§ Complete the following
a - Could you rewrite the entries from the line containing "How great a" through the last line of the entries, replacing "camera" with "lens" and changing nothing else? Leave out the pictures.
b - Can you continue the pull request notes on the prompt overflow fix from where they stop?
[BEGIN Passage]
Two bugs working together caused the prompt overflow:

  1. Inaccurate token estimation: The total_chars // 4 heuristic dramatically underestimates tokens for CJK content (Chinese characters use ~1.5 tokens/char, not 0.25). A 400k-char Chinese document estimates as 100k tokens but actually has 200k+ tokens, passing the injection threshold incorrectly.

  2. Compression blind spot: The AttachmentTruncationStrategy only recognizes <attachment>, [Attachment, etc. markers but NOT <selected_documents> tags used by notebook mode. This means injected document content is invisible to compression strategies and cannot be truncated as a safety net.

Changes

  1. backend/app/services/chat/preprocessing/selected_documents.py:

    • Add _estimate_tokens() with CJK-aware token estimation (~1.5 tokens/CJK char, ~0.25 tokens/Latin char, 10% safety margin)
    • Reduce MAX_INJECTION_RATIO from 0.5 to 0.3 to leave room for other prompt components
    • Add CJK character detection regex pattern
  2. chat_shell/chat_shell/compression/strategies.py:

    • Add <selected_documents> to DOCUMENT_MARKERS list
    • Update ATTACHMENT_PATTERN regex to match <selected_documents> XML tags and # Reference Documents headers
    • Fix header extraction in _truncate_attachments_proportionally to handle both bracket-style and XML-style document formats

Test plan

  • All 1102 backend tests pass
  • All 41 compression tests pass
  • All 334 chat_shell tests pass (1 pre-existing unrelated failure excluded)
[END Passage]
[BEGIN Record list]
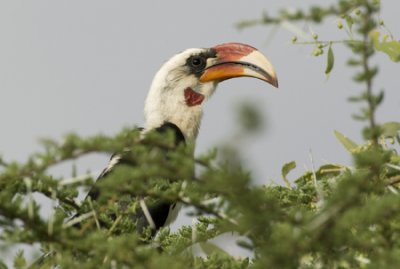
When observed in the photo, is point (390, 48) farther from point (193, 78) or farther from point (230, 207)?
point (193, 78)

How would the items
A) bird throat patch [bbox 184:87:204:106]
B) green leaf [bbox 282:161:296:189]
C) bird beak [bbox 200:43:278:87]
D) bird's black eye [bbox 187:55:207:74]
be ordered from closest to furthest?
green leaf [bbox 282:161:296:189] < bird beak [bbox 200:43:278:87] < bird throat patch [bbox 184:87:204:106] < bird's black eye [bbox 187:55:207:74]

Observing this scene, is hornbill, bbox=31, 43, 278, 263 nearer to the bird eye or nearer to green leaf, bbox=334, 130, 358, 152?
the bird eye

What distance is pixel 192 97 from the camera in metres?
5.09

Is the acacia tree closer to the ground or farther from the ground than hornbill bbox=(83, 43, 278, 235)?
farther from the ground

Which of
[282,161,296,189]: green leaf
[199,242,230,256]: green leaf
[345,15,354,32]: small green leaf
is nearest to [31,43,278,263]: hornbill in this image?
[282,161,296,189]: green leaf

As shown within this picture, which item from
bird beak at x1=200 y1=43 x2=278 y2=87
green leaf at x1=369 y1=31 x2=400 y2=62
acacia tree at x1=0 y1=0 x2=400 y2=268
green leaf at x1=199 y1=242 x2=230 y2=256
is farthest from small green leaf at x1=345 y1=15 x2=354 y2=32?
bird beak at x1=200 y1=43 x2=278 y2=87

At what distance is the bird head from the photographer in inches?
187

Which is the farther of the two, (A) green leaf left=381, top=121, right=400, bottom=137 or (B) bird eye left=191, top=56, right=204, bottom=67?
(B) bird eye left=191, top=56, right=204, bottom=67

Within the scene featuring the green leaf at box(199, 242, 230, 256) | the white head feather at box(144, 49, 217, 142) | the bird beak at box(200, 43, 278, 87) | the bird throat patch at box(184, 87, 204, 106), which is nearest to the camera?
the green leaf at box(199, 242, 230, 256)

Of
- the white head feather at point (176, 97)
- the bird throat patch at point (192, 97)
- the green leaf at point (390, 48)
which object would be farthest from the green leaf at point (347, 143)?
the bird throat patch at point (192, 97)

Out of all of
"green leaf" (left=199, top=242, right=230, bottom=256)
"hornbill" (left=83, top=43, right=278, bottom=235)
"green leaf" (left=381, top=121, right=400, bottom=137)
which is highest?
"green leaf" (left=381, top=121, right=400, bottom=137)

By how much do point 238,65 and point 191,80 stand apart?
1.21 feet

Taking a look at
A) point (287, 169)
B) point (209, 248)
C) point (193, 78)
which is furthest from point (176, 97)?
point (209, 248)

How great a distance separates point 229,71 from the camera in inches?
199
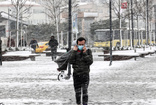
[END Record list]
§ Solved tasks
a -
How great a distance separates point 229,71 from the lens in inches?
199

b -
  • Verify notebook chat with large CJK knowledge documents falls back to RAG instead of direct injection
  • Verify notebook chat with smaller documents still uses direct injection correctly
  • Verify compression can truncate <selected_documents> content when prompt exceeds context limits

Summary by CodeRabbit

Release Notes

  • Bug Fixes

    • Improved token counting for multilingual content in documents
    • Enhanced attachment format recognition and header extraction during truncation
  • Improvements

    • Optimized context window allocation for better document processing

The notebook chat page throws "prompt is too long" error when referencing
knowledge documents because of two issues:

1. Token estimation uses naive `len // 4` heuristic which dramatically
   underestimates tokens for CJK content (Chinese/Japanese/Korean chars
   use ~1.5 tokens per character, not 0.25). This causes large documents
   to pass the injection threshold when they shouldn't.

2. The compression system's AttachmentTruncationStrategy doesn't
   recognize `<selected_documents>` XML tags, so injected document
   content is invisible to compression strategies and cannot be
   truncated when the prompt exceeds context limits.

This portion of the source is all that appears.